The miracle that is a good night’s sleep
Welcome to my Lab! A few weeks ago, I already mentioned that quality sleep has a super important role in our quest of #forgingtheshield. But let’s have a slightly deeper look into the miracles that occur during a good night’s sleep, and also identify the most important factors which might impair sleep.
So what happens to your body during a good night of sleep? First of all, the brain’s housekeeping gets started, and the brain literally looks at all the new information it absorbed during the day and tries to reorganize (defragment) it. Additionally, the brain gets rid of all toxins through the glymphatic system. So after a good night of Z’s, you have enough storage capacity for the things to come, and the system is easily ready to handle the challenges of a new day.
In addition, sleep is also the time when your body is in an anabolic state, which means your hormones (think growth hormone and testosterone) rise, allowing the body to rebuild and adapt to all kinds of things you did the day before, in terms of physical exercise. To make a long story short, without a good amount of sleep your body and your brain are weakened, and if this occurs on a regular basis, you are prone to disease, which results in a malfunctioning shield a.k.a bad immune defense.
So good sleep is super important, and whoever pretends he or she only needs a little sleep every night, will inevitably pay the bill for this later in life.
But what impacts sleep?
Obviously the biggest reason is stress, and here we already enter a vicious circle. When sleep-deprived, we are not as resilient to stress as intended by nature, and more stress than we can handle greatly affects sleep. Unfortunately, it is probably impossible to help you to resolve this based on a blog article, but at least I can give you a handful of ideas to reduce stress at night.
So while much of what happened during the day has been already moved into the equation, I strongly recommend keeping the following additional stressors away in the evening, and night. Avoid (heavy) meals 2-3 hours before going to bed. In case you have a drink or two, better have them in the early evening then later on. Shut down all electric devices like your smartphone, TV, and computer at least an hour before bed since all those handy devices contain a heavy mix of things that will impair your sleep. The bright blue light shining from the display, the non-natural electromagnetic fields they emit, and the potential stressful content, like that email you just received before hitting bed that will keep you up all night.

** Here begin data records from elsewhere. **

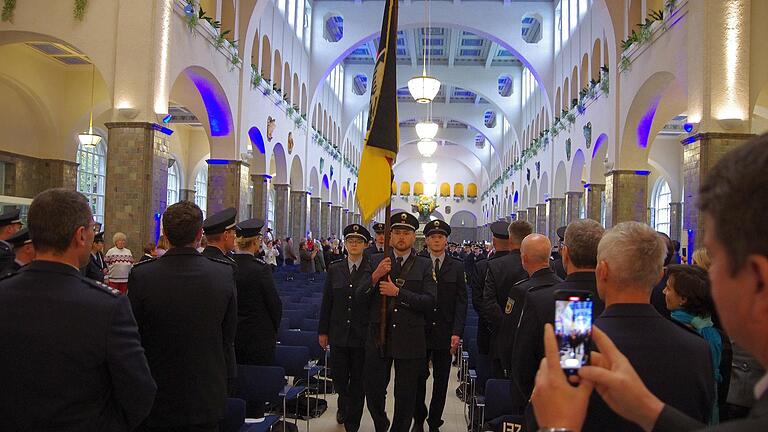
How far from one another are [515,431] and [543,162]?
24.4 meters

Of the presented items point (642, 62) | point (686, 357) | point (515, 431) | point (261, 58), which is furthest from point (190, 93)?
point (686, 357)

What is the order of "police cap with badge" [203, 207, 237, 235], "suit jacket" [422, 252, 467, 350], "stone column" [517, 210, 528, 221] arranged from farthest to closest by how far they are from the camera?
"stone column" [517, 210, 528, 221] → "suit jacket" [422, 252, 467, 350] → "police cap with badge" [203, 207, 237, 235]

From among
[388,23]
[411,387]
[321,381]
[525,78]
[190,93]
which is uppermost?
[525,78]

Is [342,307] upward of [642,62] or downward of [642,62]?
downward

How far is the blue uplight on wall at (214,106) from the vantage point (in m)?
16.4

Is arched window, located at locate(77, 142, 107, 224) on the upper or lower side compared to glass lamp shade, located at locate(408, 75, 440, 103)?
lower

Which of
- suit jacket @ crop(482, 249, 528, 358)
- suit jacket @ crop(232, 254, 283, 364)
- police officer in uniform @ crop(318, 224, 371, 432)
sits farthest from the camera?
police officer in uniform @ crop(318, 224, 371, 432)

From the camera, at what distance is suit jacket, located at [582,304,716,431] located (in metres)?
2.19

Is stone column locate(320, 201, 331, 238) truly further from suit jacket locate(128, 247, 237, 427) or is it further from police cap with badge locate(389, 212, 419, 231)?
suit jacket locate(128, 247, 237, 427)

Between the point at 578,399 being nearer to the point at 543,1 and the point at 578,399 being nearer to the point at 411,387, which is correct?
the point at 411,387

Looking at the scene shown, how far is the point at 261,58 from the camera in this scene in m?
20.7

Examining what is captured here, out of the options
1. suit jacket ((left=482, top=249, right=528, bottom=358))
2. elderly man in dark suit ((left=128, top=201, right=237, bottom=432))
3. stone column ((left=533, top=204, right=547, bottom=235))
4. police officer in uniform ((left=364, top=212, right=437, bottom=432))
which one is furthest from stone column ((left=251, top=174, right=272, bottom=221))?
elderly man in dark suit ((left=128, top=201, right=237, bottom=432))

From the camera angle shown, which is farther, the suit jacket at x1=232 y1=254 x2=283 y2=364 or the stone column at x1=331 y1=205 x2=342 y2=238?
the stone column at x1=331 y1=205 x2=342 y2=238

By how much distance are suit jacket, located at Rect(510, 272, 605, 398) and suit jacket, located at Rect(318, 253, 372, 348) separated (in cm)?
300
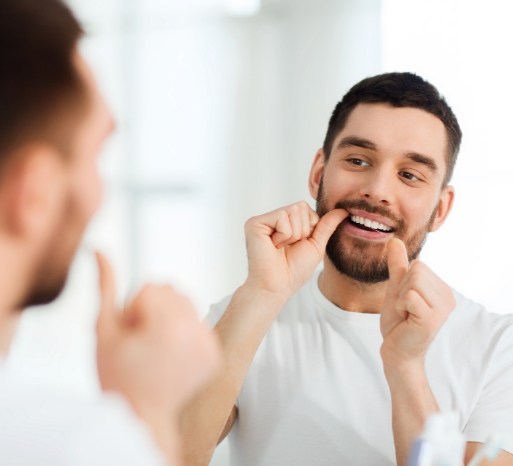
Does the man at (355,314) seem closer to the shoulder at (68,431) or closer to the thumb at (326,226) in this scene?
the thumb at (326,226)

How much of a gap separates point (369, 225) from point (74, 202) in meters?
1.07

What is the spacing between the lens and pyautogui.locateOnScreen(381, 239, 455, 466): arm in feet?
3.94

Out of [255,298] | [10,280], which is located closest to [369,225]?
[255,298]

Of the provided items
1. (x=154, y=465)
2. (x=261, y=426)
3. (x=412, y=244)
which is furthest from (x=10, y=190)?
(x=412, y=244)

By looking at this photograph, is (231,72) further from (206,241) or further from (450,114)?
(450,114)

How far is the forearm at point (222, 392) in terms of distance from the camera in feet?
4.04

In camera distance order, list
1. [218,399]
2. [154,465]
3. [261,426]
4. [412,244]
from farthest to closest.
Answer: [412,244], [261,426], [218,399], [154,465]

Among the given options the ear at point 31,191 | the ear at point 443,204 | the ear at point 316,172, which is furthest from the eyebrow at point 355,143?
the ear at point 31,191

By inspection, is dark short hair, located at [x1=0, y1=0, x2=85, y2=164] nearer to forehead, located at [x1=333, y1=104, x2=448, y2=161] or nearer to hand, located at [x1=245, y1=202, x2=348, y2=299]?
hand, located at [x1=245, y1=202, x2=348, y2=299]

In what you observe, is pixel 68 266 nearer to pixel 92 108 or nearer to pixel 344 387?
pixel 92 108

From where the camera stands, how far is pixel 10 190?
0.52 m

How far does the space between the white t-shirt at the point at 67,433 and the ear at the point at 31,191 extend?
4.4 inches

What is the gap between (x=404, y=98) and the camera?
1585mm

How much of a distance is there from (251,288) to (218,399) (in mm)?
214
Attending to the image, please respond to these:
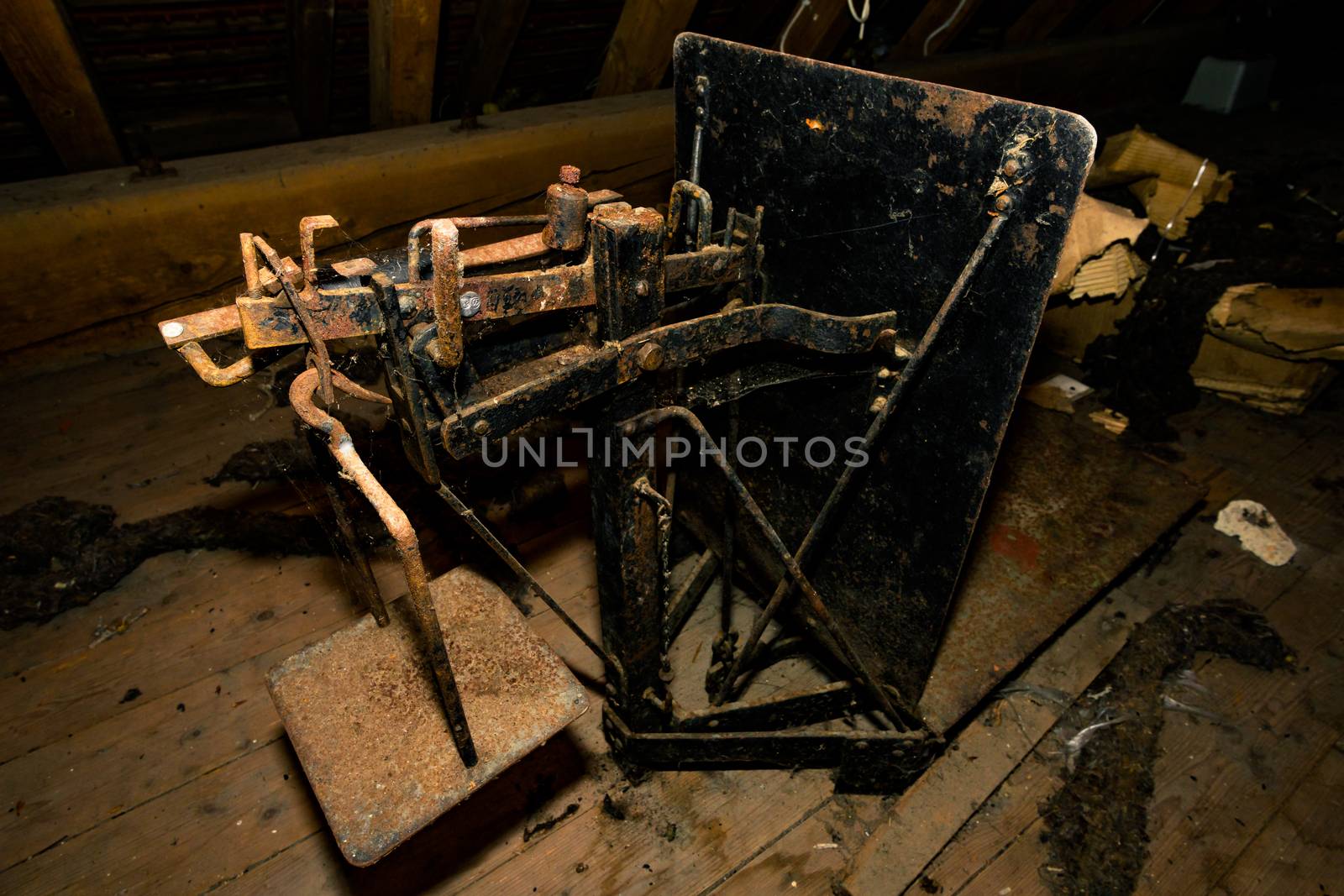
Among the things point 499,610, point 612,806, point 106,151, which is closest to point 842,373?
point 499,610

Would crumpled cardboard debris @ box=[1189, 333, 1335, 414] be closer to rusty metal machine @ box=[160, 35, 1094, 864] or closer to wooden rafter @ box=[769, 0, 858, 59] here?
rusty metal machine @ box=[160, 35, 1094, 864]

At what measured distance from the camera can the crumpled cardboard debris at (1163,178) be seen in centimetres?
348

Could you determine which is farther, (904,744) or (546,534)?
(546,534)

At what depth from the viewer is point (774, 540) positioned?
1.43 meters

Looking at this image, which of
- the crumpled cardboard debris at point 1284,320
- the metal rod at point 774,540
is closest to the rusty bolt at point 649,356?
the metal rod at point 774,540

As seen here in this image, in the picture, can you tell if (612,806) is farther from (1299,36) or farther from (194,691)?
(1299,36)

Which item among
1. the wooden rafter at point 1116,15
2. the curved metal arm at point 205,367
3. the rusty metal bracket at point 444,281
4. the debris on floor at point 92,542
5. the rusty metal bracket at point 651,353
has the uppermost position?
the rusty metal bracket at point 444,281

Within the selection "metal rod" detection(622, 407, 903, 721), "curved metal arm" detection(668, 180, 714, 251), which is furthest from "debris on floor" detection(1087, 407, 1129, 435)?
"curved metal arm" detection(668, 180, 714, 251)

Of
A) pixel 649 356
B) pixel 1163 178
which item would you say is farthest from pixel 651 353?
pixel 1163 178

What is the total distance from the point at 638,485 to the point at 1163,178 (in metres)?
3.67

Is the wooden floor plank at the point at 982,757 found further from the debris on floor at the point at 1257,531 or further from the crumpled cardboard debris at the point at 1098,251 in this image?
the crumpled cardboard debris at the point at 1098,251

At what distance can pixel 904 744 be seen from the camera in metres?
1.74

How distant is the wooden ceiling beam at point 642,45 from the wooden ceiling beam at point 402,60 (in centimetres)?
102

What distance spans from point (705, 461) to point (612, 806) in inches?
37.8
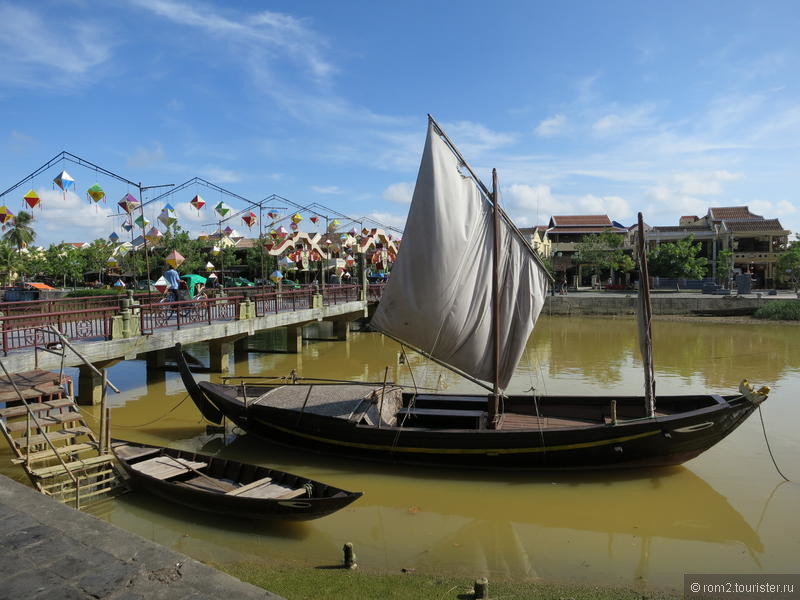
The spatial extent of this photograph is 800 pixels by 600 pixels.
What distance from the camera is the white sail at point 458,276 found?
11.1 meters

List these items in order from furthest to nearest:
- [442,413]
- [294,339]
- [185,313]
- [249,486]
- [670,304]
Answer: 1. [670,304]
2. [294,339]
3. [185,313]
4. [442,413]
5. [249,486]

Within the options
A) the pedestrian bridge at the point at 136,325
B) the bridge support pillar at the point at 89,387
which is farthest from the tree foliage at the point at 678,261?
the bridge support pillar at the point at 89,387

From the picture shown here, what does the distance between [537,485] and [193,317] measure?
39.5ft

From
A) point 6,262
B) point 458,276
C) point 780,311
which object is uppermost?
point 6,262

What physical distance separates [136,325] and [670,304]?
113 ft

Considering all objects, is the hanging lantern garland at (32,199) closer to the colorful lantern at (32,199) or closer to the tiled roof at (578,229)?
the colorful lantern at (32,199)

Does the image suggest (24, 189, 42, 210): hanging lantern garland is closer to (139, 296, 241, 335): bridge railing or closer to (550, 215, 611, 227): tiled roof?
(139, 296, 241, 335): bridge railing

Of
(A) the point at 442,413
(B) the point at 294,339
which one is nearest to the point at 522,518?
(A) the point at 442,413

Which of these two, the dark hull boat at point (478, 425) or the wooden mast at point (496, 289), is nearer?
the dark hull boat at point (478, 425)

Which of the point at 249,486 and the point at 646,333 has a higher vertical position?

All things in life have their time, and keeping all this stimulation away for a least an hour before you lay down is a big one. In case you need more, building a nighttime ritual might bring additional value. Things that can play a role might be a hot soak for a few minutes, a warm, non-stimulating drink, some stretching, an easy yoga routine, or even cuddling can help you enormously in waking up the next morning feeling fresh, and literally like a newborn.